We’re living in the midst of a marijuana boom. As more states legalize recreational and medical marijuana, “cannapreneurs” everywhere are looking for ways to break into this fledgling, lucrative market. If you’re one of them, the first step is understanding just how cannabis is cultivated. We’ll break down the three major methods below.
Indoor cannabis cultivation is often used to produce medical marijuana since it gives the cultivator complete control over the environment. With this method, the plant isn’t at the whim of unpredictable fluctuations in temperature, humidity, light, soil composition or any other environmental factor. Instead, plants are grown in consistent conditions with every factor accounted for by the cultivator. This lets growers “fine-tune” their plants to meet medicinal needs and to cultivate year-round.
This method tends to give products a mass-produced quality, thus a more consistent look and effect. It’s also an appealing method for recreational cannabis producers who live in cities or areas where outdoor growth is simply not possible. “Closet cultivation” isn’t always as sophisticated as indoor medicinal facilities—some of them are truly technological marvels—but it gets the job done.

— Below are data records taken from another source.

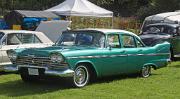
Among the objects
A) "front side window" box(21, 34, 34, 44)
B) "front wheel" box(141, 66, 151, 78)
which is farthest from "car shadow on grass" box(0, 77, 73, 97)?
→ "front wheel" box(141, 66, 151, 78)

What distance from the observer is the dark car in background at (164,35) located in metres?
16.8

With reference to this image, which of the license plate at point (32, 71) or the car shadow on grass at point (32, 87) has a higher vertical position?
the license plate at point (32, 71)

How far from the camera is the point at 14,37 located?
13188 millimetres

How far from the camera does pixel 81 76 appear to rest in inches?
409

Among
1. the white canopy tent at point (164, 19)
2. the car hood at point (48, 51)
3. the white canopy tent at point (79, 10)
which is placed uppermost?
the white canopy tent at point (79, 10)

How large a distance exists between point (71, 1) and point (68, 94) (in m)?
20.3

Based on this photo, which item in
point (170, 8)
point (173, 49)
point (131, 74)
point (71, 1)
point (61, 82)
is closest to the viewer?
point (61, 82)

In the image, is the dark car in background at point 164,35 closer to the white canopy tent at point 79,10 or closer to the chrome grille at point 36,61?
the chrome grille at point 36,61

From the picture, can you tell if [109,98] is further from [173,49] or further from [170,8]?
[170,8]

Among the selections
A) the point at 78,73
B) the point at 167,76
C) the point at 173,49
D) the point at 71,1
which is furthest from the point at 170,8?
the point at 78,73

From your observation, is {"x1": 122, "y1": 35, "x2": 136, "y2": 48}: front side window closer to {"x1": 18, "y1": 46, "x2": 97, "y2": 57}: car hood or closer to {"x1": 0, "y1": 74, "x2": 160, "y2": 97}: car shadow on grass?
{"x1": 0, "y1": 74, "x2": 160, "y2": 97}: car shadow on grass

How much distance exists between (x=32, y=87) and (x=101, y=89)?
1638 mm

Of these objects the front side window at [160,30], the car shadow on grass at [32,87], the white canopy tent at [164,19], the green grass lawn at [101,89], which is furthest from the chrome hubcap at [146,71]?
the white canopy tent at [164,19]

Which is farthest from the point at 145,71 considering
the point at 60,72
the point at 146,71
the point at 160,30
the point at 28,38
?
the point at 160,30
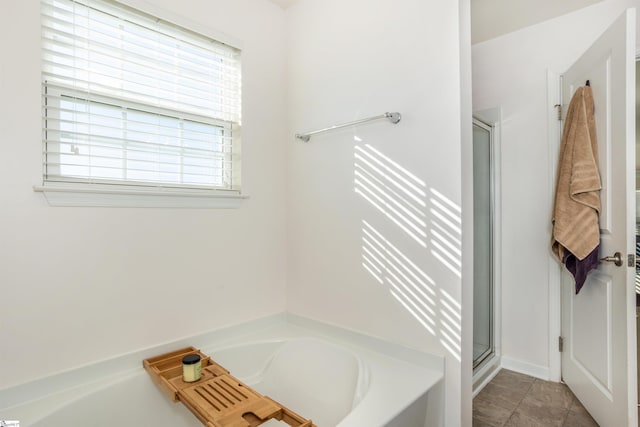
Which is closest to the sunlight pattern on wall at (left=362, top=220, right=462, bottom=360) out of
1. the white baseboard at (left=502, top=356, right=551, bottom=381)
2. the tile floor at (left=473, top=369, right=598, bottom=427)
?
the tile floor at (left=473, top=369, right=598, bottom=427)

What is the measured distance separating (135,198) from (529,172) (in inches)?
98.1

For cultivators looking to produce a more organic, artisan product, outdoors cultivation is somewhat of a tradition. This is especially the case in the “Emerald Triangle” of Northern California, a region that largely established the United States cannabis trade in the sixties. Climate and soil conditions in the Emerald Triangle were ideal for hosting the “green rush” that would sweep through the region, eventually accounting for over half of U.S. cannabis production (before legalization).
As you could expect, outdoor cultivation is a much more difficult method. If the environment isn’t right or consistent, cultivation will constantly be brought to a standstill. Outdoor plants are subject to variable weather and environmental factors, leaving them far less consistent in appearance and effect than those cultivated indoors. However, if proper conditions are met, outdoor cultivation can produce rich, healthy, and large plants.
Greenhouse and Light Deprivation Cultivation
Much like outdoor cultivation, plants that are grown in greenhouses or with light deprivation rely on the sun. But they aren’t entirely subjected to the environment. Plants grown with these methods are actually closer akin to indoor cultivation since they involve artificially controlling the elements.
The greenhouses method gives cultivators the ability to farm all year since they can control the humidity and overall climate of the greenhouse. The light deprivation method lets the cultivator control when the plant begins to flower by altering the amount of sunlight it receives. This also helps to extend the plants’ cultivation period and allow cultivators to keep their plants safer and produce a consistent product.